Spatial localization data

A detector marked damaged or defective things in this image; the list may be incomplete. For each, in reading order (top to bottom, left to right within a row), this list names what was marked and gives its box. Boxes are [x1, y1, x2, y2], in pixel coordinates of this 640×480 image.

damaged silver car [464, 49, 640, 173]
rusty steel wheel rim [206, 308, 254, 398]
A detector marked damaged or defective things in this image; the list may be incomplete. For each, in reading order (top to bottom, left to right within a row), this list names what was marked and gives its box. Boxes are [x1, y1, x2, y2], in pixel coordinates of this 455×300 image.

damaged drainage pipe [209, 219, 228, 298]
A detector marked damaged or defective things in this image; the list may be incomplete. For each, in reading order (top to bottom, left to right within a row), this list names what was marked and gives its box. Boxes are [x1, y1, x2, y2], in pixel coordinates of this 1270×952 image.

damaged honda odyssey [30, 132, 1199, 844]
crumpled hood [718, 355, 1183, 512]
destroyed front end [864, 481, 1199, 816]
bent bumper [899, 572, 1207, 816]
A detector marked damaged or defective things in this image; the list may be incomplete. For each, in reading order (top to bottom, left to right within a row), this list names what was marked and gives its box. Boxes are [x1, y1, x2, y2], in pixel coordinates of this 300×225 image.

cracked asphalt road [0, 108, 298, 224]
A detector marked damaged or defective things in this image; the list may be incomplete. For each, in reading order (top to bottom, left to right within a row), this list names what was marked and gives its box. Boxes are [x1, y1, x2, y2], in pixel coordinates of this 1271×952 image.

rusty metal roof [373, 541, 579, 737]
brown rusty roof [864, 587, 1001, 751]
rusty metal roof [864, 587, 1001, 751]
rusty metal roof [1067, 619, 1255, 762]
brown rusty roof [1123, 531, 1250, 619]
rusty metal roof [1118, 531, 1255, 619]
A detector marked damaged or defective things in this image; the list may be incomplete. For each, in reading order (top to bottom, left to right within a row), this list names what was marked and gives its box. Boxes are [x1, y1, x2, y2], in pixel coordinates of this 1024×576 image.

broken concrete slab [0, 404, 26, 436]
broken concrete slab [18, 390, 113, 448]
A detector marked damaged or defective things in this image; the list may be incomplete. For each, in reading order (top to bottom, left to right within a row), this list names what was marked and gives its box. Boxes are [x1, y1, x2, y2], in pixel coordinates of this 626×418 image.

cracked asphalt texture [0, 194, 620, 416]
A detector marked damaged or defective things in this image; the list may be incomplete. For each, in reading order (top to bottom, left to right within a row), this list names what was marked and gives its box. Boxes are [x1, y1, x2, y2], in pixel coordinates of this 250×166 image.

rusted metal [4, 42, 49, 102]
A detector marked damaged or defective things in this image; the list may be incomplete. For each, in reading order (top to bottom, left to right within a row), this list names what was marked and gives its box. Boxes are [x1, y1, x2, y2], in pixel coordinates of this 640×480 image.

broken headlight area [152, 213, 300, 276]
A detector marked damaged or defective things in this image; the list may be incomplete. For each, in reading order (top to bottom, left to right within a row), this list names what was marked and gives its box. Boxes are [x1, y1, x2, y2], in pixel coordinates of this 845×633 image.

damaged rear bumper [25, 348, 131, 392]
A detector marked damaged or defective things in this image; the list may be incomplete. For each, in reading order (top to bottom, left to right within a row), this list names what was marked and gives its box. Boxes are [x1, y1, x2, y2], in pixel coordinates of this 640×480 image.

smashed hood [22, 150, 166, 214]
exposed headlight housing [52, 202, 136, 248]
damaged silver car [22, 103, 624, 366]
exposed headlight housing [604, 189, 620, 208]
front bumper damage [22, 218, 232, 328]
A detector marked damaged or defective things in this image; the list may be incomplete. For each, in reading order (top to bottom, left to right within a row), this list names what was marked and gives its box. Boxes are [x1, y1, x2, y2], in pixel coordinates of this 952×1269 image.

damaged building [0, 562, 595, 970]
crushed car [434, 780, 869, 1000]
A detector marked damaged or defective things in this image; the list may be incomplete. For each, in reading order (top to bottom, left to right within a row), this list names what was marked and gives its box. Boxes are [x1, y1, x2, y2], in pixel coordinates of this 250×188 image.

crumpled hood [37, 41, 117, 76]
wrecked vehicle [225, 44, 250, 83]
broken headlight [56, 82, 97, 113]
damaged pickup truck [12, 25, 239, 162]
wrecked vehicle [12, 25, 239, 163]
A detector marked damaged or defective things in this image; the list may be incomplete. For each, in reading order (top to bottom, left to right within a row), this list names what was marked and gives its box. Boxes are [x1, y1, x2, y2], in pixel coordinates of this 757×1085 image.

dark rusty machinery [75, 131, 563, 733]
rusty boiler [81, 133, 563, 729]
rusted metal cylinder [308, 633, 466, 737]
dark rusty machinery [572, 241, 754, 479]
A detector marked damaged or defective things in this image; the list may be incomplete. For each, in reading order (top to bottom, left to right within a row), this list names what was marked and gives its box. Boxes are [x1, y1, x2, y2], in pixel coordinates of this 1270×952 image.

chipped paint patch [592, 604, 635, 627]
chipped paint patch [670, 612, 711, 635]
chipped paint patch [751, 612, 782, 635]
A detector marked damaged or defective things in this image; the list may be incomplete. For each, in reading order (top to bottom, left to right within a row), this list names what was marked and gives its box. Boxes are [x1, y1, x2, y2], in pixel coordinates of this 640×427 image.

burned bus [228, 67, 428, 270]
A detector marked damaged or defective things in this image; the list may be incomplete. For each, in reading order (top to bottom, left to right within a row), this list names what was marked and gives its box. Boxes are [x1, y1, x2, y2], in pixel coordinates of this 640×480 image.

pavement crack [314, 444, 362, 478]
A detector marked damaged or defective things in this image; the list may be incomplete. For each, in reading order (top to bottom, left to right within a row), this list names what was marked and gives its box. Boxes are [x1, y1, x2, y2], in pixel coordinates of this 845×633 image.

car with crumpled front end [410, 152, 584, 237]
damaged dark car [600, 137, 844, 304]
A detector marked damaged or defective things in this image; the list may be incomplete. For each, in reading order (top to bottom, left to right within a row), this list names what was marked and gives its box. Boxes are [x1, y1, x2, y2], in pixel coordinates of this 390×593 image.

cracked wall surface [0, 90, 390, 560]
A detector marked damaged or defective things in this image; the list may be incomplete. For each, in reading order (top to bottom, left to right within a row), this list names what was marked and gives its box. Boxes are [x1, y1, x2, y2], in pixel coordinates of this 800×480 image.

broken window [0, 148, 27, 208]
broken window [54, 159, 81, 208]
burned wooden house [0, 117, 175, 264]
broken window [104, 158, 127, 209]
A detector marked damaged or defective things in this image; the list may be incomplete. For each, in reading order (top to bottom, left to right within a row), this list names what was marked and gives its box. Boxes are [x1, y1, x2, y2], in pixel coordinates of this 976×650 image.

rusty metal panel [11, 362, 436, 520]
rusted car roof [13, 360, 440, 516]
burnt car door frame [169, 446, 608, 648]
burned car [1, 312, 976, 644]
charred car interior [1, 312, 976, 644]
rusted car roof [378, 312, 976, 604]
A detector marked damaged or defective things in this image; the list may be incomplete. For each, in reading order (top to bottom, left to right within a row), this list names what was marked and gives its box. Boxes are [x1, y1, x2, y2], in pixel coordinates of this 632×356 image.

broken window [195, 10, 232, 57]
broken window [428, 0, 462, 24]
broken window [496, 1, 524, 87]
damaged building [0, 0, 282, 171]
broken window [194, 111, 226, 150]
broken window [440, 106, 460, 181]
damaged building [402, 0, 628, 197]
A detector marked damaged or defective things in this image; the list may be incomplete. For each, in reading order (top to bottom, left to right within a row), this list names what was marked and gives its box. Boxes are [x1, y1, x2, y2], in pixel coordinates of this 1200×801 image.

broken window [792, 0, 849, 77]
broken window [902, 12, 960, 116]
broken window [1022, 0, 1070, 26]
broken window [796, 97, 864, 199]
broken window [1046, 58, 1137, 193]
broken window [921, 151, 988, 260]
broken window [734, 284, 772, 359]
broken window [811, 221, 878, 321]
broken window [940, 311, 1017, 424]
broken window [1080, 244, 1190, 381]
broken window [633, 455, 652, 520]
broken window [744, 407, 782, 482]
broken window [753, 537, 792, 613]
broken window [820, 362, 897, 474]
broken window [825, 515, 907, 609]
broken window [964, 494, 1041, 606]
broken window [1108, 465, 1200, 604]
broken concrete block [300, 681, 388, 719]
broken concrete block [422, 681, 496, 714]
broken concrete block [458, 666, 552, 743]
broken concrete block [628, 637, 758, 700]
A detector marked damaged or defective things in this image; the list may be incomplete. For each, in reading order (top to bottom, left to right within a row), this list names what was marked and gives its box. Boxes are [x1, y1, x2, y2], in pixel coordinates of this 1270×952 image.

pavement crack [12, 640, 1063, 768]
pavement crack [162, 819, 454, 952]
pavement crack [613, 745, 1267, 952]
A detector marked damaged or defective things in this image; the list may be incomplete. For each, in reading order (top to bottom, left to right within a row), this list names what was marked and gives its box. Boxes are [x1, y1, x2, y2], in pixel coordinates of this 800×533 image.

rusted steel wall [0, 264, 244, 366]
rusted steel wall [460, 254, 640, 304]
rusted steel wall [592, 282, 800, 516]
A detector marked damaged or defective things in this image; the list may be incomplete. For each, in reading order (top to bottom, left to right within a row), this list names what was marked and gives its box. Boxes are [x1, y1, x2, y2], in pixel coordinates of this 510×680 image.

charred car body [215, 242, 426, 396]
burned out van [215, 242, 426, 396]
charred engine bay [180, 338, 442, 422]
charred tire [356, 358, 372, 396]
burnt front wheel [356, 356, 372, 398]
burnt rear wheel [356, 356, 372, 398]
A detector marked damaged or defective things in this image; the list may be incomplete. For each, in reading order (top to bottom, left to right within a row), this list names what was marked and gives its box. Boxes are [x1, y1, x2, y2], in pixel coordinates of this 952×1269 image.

## Assigned task
Write out, word for word, the line containing "this 800×533 image." and all the lines after it in the entries above, and nothing more.

## Reply
A detector marked damaged or defective things in this image; the list may be incomplete. For each, in reading order (top to bottom, left to right within a row), this list names what was marked and gives its box. Boxes are [x1, y1, x2, y2], in pixel coordinates of this 800×533 image.

rusted steel wall [0, 264, 244, 366]
rusted steel wall [460, 254, 640, 304]
rusted steel wall [592, 282, 800, 516]
A detector marked damaged or defective things in this image; the list may be incomplete. For each, in reading order (top to bottom, left to right within a row), this list names what was marked and gives its box. Boxes are [x1, y1, x2, y2], in pixel coordinates of this 510×680 image.

charred car body [215, 242, 426, 396]
burned out van [215, 242, 426, 396]
charred engine bay [180, 338, 442, 422]
charred tire [356, 358, 372, 396]
burnt front wheel [356, 356, 372, 398]
burnt rear wheel [356, 356, 372, 398]
A detector marked damaged or defective things in this image; the list may be incomplete. For each, in reading order (top to bottom, left to right within a row), this list names what was marked and gives its box. Boxes are [x1, y1, x2, y2], in pixel coordinates of this 952×1269 image.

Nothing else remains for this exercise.